• [Exercise] When you copy the data, keep every word exactly as it is and leave the pictures out.

(Available data Opens)

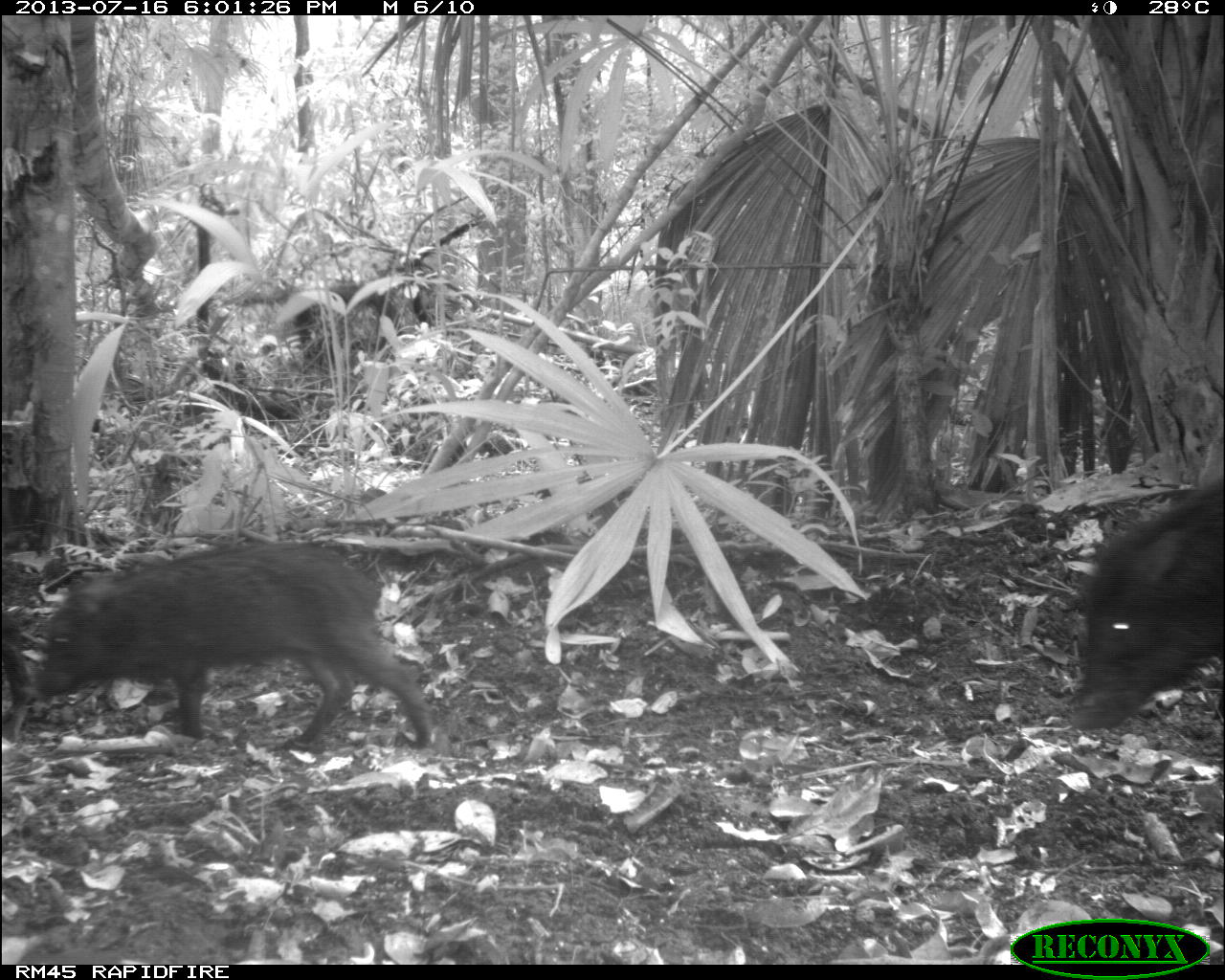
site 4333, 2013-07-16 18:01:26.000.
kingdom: Animalia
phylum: Chordata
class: Mammalia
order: Artiodactyla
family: Tayassuidae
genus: Tayassu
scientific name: Tayassu pecari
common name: white-lipped peccary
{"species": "Tayassu pecari (white-lipped peccary)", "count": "3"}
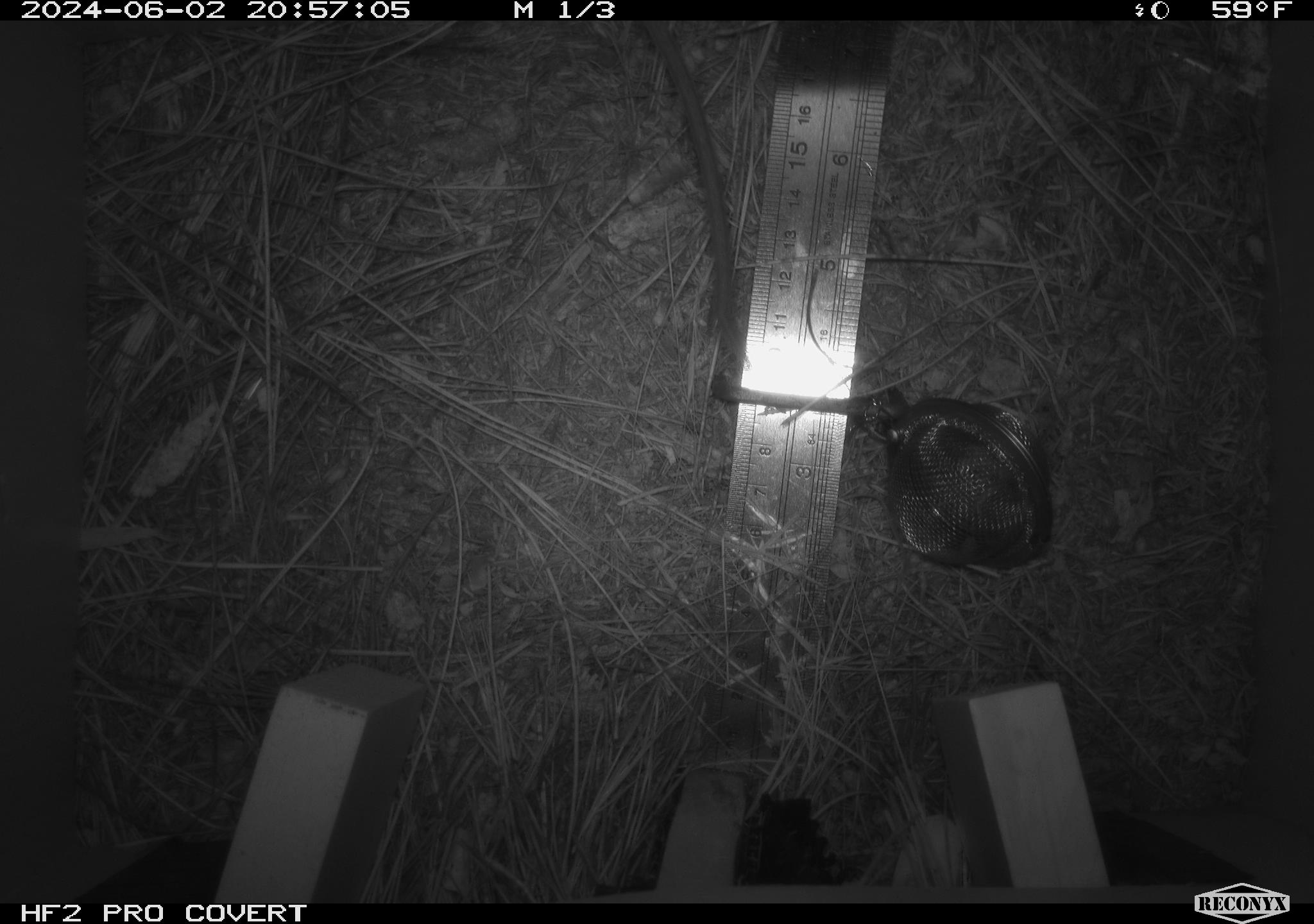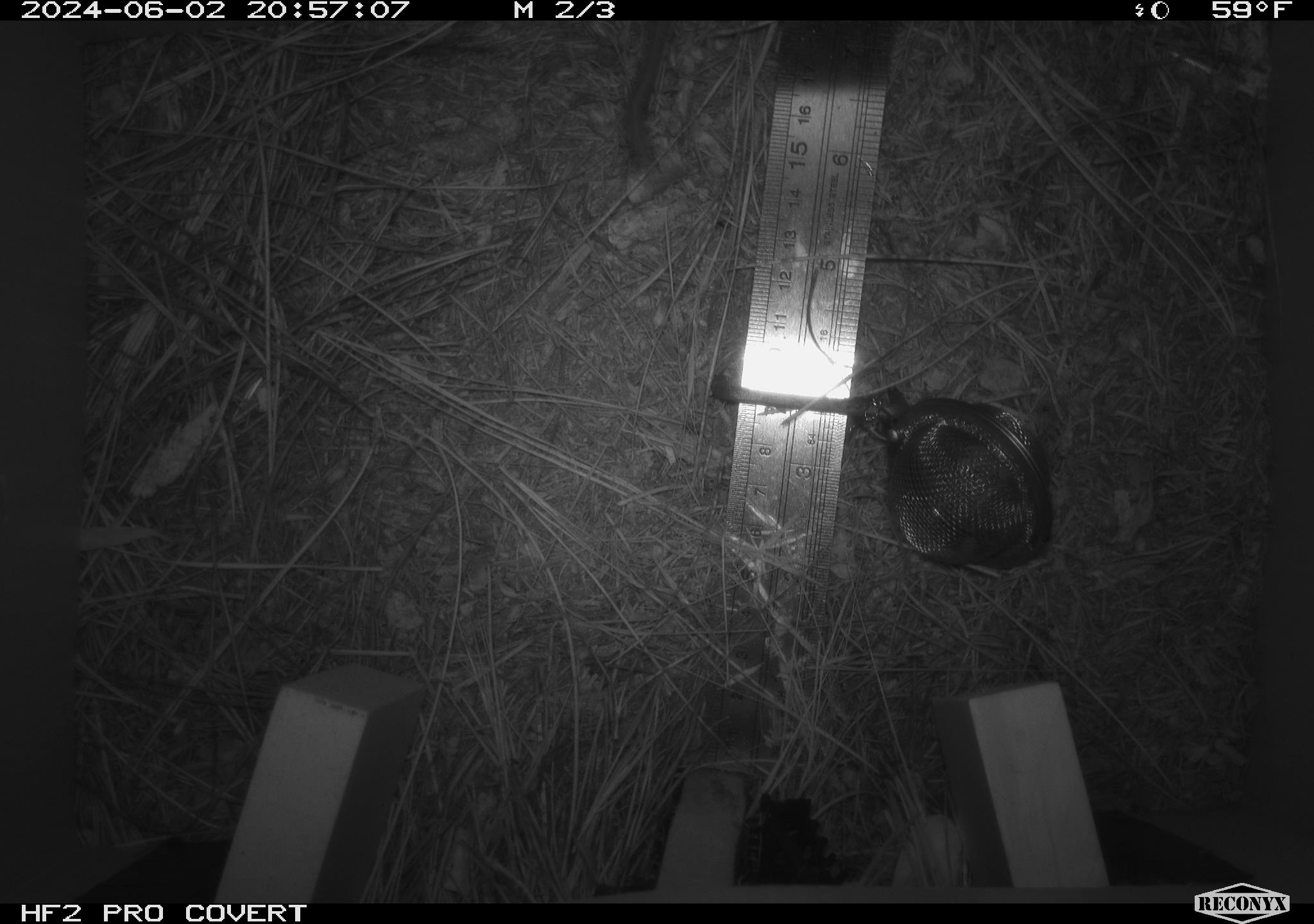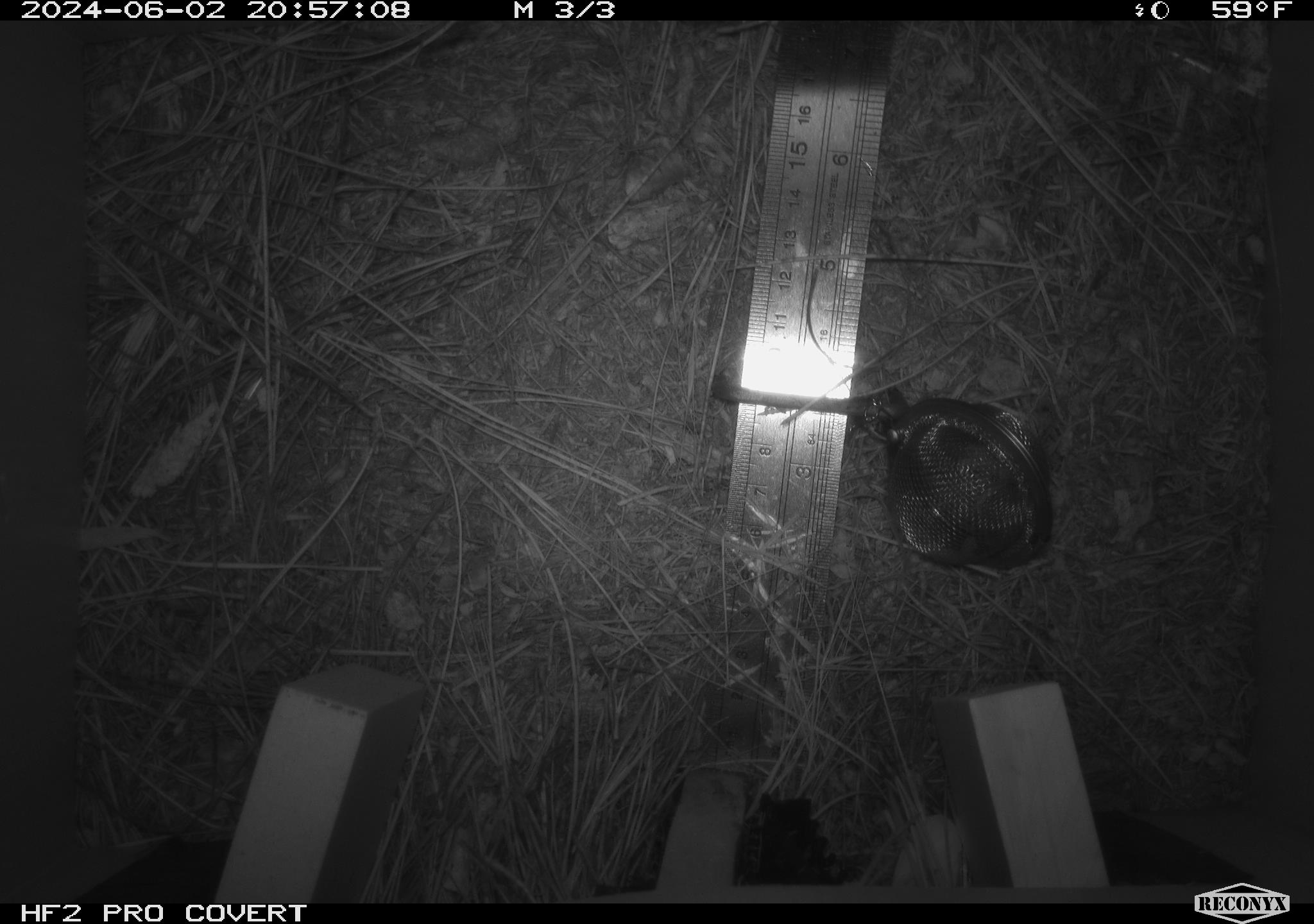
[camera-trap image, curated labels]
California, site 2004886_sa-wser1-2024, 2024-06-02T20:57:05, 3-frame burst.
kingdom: Animalia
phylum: Chordata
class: Mammalia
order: Rodentia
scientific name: Rodentia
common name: mouse species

(Available data Closes)

• [Solution to the exercise]
site 4333, 2013-07-16 18:01:26.000.
kingdom: Animalia
phylum: Chordata
class: Mammalia
order: Artiodactyla
family: Tayassuidae
genus: Tayassu
scientific name: Tayassu pecari
common name: white-lipped peccary
{"species": "Tayassu pecari (white-lipped peccary)", "count": "3"}
[camera-trap image, curated labels]
California, site 2004886_sa-wser1-2024, 2024-06-02T20:57:05, 3-frame burst.
kingdom: Animalia
phylum: Chordata
class: Mammalia
order: Rodentia
scientific name: Rodentia
common name: mouse species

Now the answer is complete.